- _What the task requires_
Render every line of the entries below as a JSON list of strings, one string per line, leaving out blank lines.

- _Excerpted data_
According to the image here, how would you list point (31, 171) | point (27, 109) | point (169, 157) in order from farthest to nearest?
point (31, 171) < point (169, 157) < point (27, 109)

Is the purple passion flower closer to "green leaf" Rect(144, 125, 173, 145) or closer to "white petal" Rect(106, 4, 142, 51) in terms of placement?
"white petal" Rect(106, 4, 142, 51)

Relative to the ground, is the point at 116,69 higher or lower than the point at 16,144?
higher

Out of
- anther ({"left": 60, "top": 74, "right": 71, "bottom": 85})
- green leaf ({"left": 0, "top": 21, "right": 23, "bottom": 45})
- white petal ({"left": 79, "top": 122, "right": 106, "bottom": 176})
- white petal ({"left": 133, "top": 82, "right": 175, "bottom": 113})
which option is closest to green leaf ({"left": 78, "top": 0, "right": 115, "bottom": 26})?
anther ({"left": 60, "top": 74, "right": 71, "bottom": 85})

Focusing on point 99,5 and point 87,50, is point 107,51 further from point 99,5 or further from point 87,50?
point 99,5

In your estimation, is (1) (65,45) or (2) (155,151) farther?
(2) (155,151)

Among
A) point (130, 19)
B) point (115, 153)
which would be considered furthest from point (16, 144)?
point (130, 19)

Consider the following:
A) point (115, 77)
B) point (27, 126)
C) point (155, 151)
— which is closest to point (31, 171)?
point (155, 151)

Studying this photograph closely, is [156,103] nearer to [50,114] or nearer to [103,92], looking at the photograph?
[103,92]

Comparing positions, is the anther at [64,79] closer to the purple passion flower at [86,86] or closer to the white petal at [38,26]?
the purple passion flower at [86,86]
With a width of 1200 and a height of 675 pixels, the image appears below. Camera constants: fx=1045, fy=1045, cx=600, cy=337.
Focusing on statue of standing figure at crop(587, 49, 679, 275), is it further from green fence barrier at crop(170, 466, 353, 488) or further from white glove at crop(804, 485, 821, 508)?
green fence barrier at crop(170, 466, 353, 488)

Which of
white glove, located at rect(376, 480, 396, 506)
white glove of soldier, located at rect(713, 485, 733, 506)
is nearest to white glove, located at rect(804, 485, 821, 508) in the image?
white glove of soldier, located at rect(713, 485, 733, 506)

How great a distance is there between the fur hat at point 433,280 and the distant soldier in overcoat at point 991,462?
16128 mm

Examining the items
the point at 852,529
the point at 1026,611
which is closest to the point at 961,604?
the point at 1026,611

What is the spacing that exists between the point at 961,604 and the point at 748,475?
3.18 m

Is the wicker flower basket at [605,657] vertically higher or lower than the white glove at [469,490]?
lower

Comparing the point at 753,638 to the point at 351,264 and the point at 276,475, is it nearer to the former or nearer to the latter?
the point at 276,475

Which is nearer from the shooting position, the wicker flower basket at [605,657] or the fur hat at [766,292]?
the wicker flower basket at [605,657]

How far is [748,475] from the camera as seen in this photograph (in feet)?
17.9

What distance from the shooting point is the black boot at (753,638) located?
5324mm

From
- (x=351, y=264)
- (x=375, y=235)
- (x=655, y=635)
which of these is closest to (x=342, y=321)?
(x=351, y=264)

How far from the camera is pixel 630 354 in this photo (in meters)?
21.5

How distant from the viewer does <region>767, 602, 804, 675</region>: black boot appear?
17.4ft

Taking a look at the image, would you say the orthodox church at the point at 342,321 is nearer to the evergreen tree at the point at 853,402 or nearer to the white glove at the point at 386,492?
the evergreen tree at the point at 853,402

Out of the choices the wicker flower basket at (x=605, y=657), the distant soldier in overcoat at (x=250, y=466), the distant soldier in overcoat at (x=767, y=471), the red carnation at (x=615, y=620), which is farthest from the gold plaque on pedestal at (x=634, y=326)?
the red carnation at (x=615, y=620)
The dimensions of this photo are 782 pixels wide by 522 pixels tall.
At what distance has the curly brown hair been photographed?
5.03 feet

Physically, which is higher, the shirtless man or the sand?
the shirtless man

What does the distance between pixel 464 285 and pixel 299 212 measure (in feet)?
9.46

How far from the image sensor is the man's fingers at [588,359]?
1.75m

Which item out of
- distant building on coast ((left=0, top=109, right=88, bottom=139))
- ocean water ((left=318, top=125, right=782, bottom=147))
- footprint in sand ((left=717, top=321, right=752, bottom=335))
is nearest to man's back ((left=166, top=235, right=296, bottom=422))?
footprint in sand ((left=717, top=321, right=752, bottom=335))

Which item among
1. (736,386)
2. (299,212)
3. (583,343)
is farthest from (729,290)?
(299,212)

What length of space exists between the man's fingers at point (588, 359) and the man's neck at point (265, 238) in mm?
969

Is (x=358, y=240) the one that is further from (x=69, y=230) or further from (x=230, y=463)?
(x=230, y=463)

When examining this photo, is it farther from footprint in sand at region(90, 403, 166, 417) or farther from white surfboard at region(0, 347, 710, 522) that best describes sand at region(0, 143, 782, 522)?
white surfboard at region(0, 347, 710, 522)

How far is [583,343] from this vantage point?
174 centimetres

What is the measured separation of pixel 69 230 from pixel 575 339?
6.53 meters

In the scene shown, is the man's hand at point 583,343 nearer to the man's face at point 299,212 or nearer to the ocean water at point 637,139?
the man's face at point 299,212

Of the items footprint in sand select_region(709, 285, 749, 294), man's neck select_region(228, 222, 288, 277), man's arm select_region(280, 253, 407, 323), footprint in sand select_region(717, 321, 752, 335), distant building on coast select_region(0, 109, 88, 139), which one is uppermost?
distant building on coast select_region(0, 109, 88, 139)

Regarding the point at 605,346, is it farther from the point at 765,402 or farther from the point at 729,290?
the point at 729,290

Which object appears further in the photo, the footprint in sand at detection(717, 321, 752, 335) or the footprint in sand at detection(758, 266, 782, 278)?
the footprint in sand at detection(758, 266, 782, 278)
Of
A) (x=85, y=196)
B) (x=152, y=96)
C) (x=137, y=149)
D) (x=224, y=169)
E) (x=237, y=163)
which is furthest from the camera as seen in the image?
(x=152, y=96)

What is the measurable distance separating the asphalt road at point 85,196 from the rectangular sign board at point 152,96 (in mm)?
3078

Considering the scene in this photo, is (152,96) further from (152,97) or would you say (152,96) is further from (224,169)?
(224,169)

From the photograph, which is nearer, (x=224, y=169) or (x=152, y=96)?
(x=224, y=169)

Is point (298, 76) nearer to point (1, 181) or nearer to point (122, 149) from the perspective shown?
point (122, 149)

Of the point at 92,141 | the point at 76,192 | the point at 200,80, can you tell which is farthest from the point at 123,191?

- _Solution to this task_
[
  "According to the image here, how would you list point (31, 171) | point (27, 109) | point (169, 157) in order from farthest to nearest?",
  "point (31, 171) < point (169, 157) < point (27, 109)",
  "Is the purple passion flower closer to \"green leaf\" Rect(144, 125, 173, 145) or closer to \"white petal\" Rect(106, 4, 142, 51) in terms of placement?",
  "\"white petal\" Rect(106, 4, 142, 51)",
  "Relative to the ground, is the point at 116,69 higher or lower than the point at 16,144?",
  "higher",
  "Out of",
  "- anther ({\"left\": 60, \"top\": 74, \"right\": 71, \"bottom\": 85})",
  "- green leaf ({\"left\": 0, \"top\": 21, \"right\": 23, \"bottom\": 45})",
  "- white petal ({\"left\": 79, \"top\": 122, \"right\": 106, \"bottom\": 176})",
  "- white petal ({\"left\": 133, \"top\": 82, \"right\": 175, \"bottom\": 113})",
  "which option is closest to green leaf ({\"left\": 78, \"top\": 0, \"right\": 115, \"bottom\": 26})?",
  "anther ({\"left\": 60, \"top\": 74, \"right\": 71, \"bottom\": 85})",
  "Focusing on point 99,5 and point 87,50, is point 107,51 further from point 99,5 or further from point 87,50?",
  "point 99,5",
  "In your estimation, is (1) (65,45) or (2) (155,151) farther?",
  "(2) (155,151)",
  "Among",
  "A) point (130, 19)",
  "B) point (115, 153)",
  "which would be considered furthest from point (16, 144)?",
  "point (130, 19)",
  "Consider the following:",
  "A) point (115, 77)",
  "B) point (27, 126)",
  "C) point (155, 151)",
  "— which is closest to point (31, 171)?",
  "point (155, 151)",
  "Studying this photograph closely, is [156,103] nearer to [50,114] or nearer to [103,92], looking at the photograph?",
  "[103,92]",
  "Comparing positions, is the anther at [64,79] closer to the purple passion flower at [86,86] or closer to the white petal at [38,26]?",
  "the purple passion flower at [86,86]",
  "With a width of 1200 and a height of 675 pixels, the image appears below. Camera constants: fx=1045, fy=1045, cx=600, cy=337.",
  "Focusing on statue of standing figure at crop(587, 49, 679, 275), is it further from green fence barrier at crop(170, 466, 353, 488) or further from white glove at crop(804, 485, 821, 508)?",
  "green fence barrier at crop(170, 466, 353, 488)",
  "Which of",
  "white glove, located at rect(376, 480, 396, 506)",
  "white glove of soldier, located at rect(713, 485, 733, 506)",
  "is nearest to white glove, located at rect(804, 485, 821, 508) in the image?",
  "white glove of soldier, located at rect(713, 485, 733, 506)",
  "How great a distance is there between the fur hat at point 433,280 and the distant soldier in overcoat at point 991,462?",
  "16128 mm",
  "Examining the items",
  "the point at 852,529",
  "the point at 1026,611",
  "which is closest to the point at 961,604?",
  "the point at 1026,611",
  "What is the spacing that exists between the point at 961,604 and the point at 748,475?",
  "3.18 m",
  "Is the wicker flower basket at [605,657] vertically higher or lower than the white glove at [469,490]?",
  "lower",
  "Comparing the point at 753,638 to the point at 351,264 and the point at 276,475, is it nearer to the former or nearer to the latter?",
  "the point at 276,475",
  "Which is nearer from the shooting position, the wicker flower basket at [605,657] or the fur hat at [766,292]?",
  "the wicker flower basket at [605,657]",
  "How far is [748,475] from the camera as seen in this photograph (in feet)?",
  "17.9",
  "What distance from the shooting point is the black boot at (753,638) located?",
  "5324mm",
  "From",
  "- (x=351, y=264)",
  "- (x=375, y=235)",
  "- (x=655, y=635)",
  "which of these is closest to (x=342, y=321)?",
  "(x=351, y=264)",
  "How far from the camera is pixel 630 354 in this photo (in meters)?",
  "21.5",
  "How distant from the viewer does <region>767, 602, 804, 675</region>: black boot appear?",
  "17.4ft",
  "Taking a look at the image, would you say the orthodox church at the point at 342,321 is nearer to the evergreen tree at the point at 853,402 or nearer to the white glove at the point at 386,492?",
  "the evergreen tree at the point at 853,402",
  "Out of the choices the wicker flower basket at (x=605, y=657), the distant soldier in overcoat at (x=250, y=466), the distant soldier in overcoat at (x=767, y=471), the red carnation at (x=615, y=620), which is farthest from the gold plaque on pedestal at (x=634, y=326)?",
  "the red carnation at (x=615, y=620)",
  "The dimensions of this photo are 782 pixels wide by 522 pixels tall.",
  "At what distance has the curly brown hair been photographed?",
  "5.03 feet",
  "Physically, which is higher, the shirtless man or the sand?",
  "the shirtless man",
  "What does the distance between pixel 464 285 and pixel 299 212 measure (in feet)?",
  "9.46",
  "How far from the image sensor is the man's fingers at [588,359]?",
  "1.75m",
  "Which item out of",
  "- distant building on coast ((left=0, top=109, right=88, bottom=139))",
  "- ocean water ((left=318, top=125, right=782, bottom=147))",
  "- footprint in sand ((left=717, top=321, right=752, bottom=335))",
  "is nearest to man's back ((left=166, top=235, right=296, bottom=422))?",
  "footprint in sand ((left=717, top=321, right=752, bottom=335))",
  "Which item among",
  "1. (736,386)",
  "2. (299,212)",
  "3. (583,343)",
  "is farthest from (729,290)?",
  "(299,212)",
  "What length of space exists between the man's fingers at point (588, 359) and the man's neck at point (265, 238) in mm?",
  "969",
  "Is (x=358, y=240) the one that is further from (x=69, y=230) or further from (x=230, y=463)?",
  "(x=230, y=463)",
  "When examining this photo, is it farther from footprint in sand at region(90, 403, 166, 417) or farther from white surfboard at region(0, 347, 710, 522) that best describes sand at region(0, 143, 782, 522)?",
  "white surfboard at region(0, 347, 710, 522)",
  "How far is [583,343] from this vantage point?",
  "174 centimetres",
  "What is the measured separation of pixel 69 230 from pixel 575 339?",
  "6.53 meters",
  "In the scene shown, is the man's hand at point 583,343 nearer to the man's face at point 299,212 or nearer to the ocean water at point 637,139?",
  "the man's face at point 299,212",
  "Of the items footprint in sand select_region(709, 285, 749, 294), man's neck select_region(228, 222, 288, 277), man's arm select_region(280, 253, 407, 323), footprint in sand select_region(717, 321, 752, 335), distant building on coast select_region(0, 109, 88, 139), which one is uppermost?",
  "distant building on coast select_region(0, 109, 88, 139)",
  "Regarding the point at 605,346, is it farther from the point at 765,402 or farther from the point at 729,290?",
  "the point at 729,290",
  "Which object appears further in the photo, the footprint in sand at detection(717, 321, 752, 335) or the footprint in sand at detection(758, 266, 782, 278)?",
  "the footprint in sand at detection(758, 266, 782, 278)",
  "Of",
  "A) (x=85, y=196)",
  "B) (x=152, y=96)",
  "C) (x=137, y=149)",
  "D) (x=224, y=169)",
  "E) (x=237, y=163)",
  "which is furthest from the camera as seen in the image?",
  "(x=152, y=96)",
  "What is the measurable distance separating the asphalt road at point 85,196 from the rectangular sign board at point 152,96 (in mm)?",
  "3078",
  "Considering the scene in this photo, is (152,96) further from (152,97) or would you say (152,96) is further from (224,169)?",
  "(224,169)",
  "From the photograph, which is nearer, (x=224, y=169) or (x=152, y=96)?",
  "(x=224, y=169)",
  "Is point (298, 76) nearer to point (1, 181) or nearer to point (122, 149) from the perspective shown?",
  "point (122, 149)",
  "Of the point at 92,141 | the point at 76,192 | the point at 200,80, can you tell which is farthest from the point at 123,191?"
]